▶ ASSIGNMENT: Would you please print exactly the lines that run from the one with "Play/pause button" to the last line of the data, both included, without any pictures?

▶ INFORMATION:
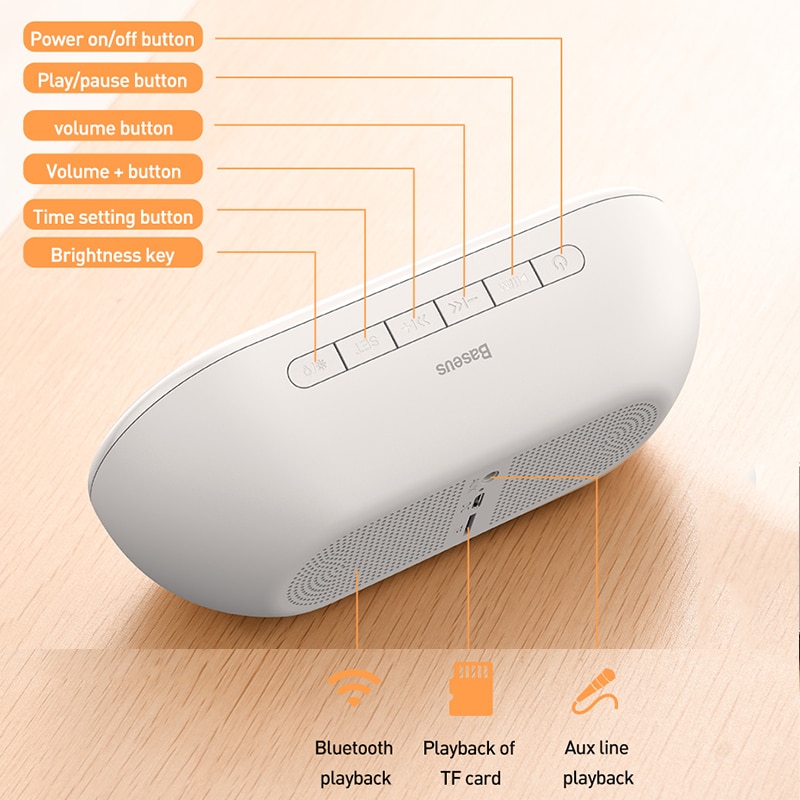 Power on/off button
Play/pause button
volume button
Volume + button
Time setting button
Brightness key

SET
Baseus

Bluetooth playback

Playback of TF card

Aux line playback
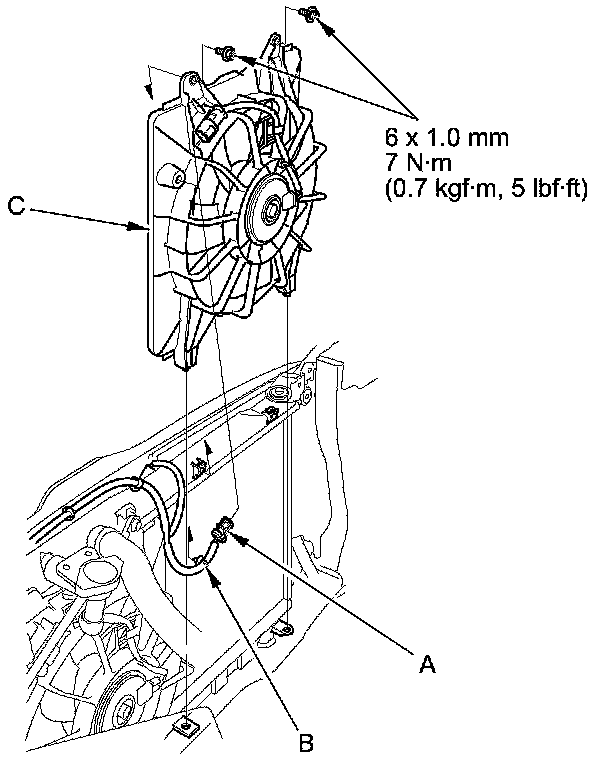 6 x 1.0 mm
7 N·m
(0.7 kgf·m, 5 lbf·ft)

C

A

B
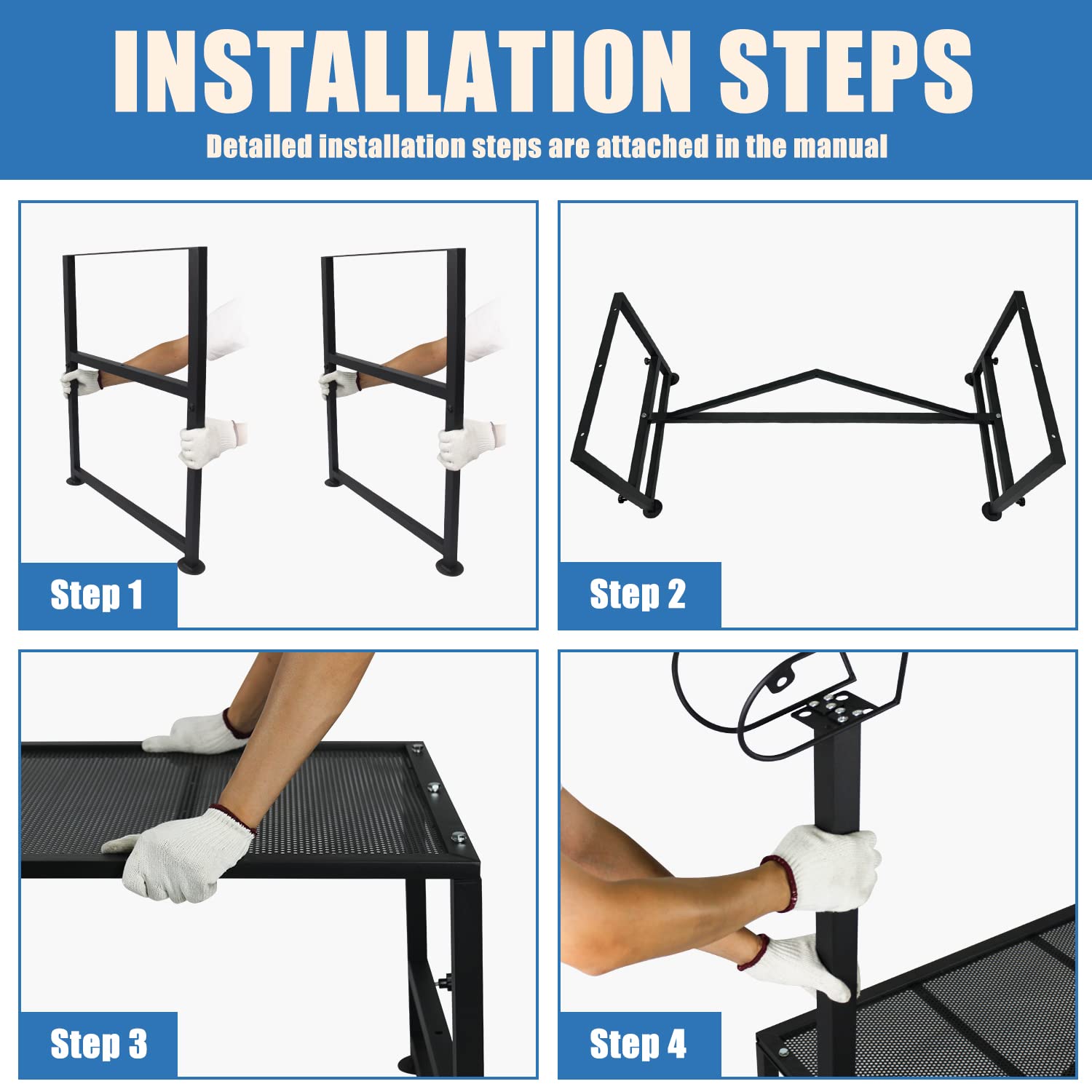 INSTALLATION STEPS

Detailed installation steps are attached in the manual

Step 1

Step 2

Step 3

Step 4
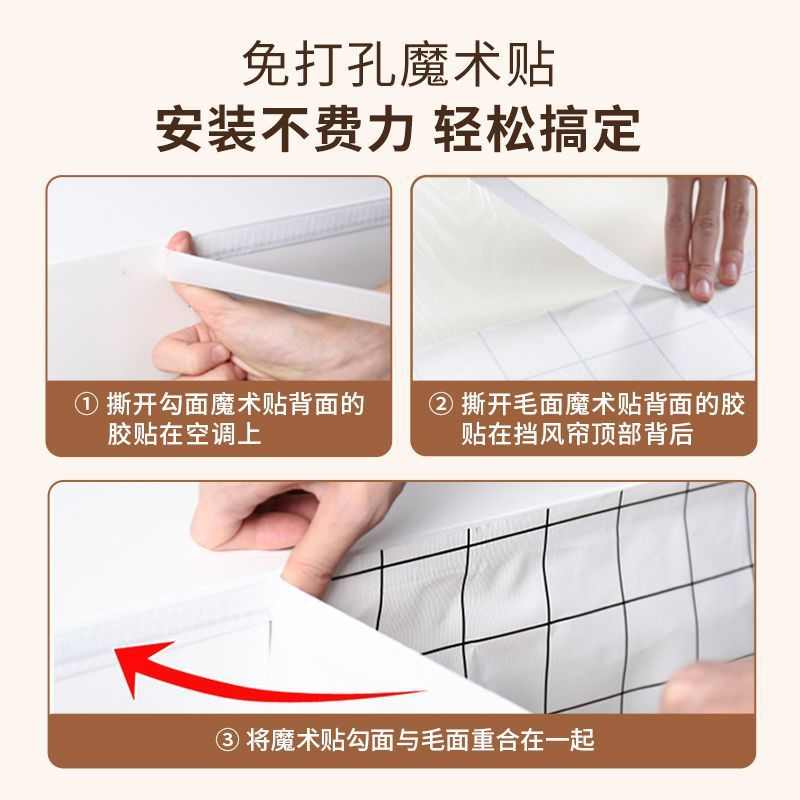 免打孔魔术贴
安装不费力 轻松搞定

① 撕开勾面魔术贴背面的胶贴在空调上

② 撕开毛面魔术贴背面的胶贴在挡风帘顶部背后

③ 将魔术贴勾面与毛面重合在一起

▶ PROBLEM SOLUTION:
Play/pause button
volume button
Volume + button
Time setting button
Brightness key

SET
Baseus

Bluetooth playback

Playback of TF card

Aux line playback
 6 x 1.0 mm
7 N·m
(0.7 kgf·m, 5 lbf·ft)

C

A

B
 INSTALLATION STEPS

Detailed installation steps are attached in the manual

Step 1

Step 2

Step 3

Step 4
 免打孔魔术贴
安装不费力 轻松搞定

① 撕开勾面魔术贴背面的胶贴在空调上

② 撕开毛面魔术贴背面的胶贴在挡风帘顶部背后

③ 将魔术贴勾面与毛面重合在一起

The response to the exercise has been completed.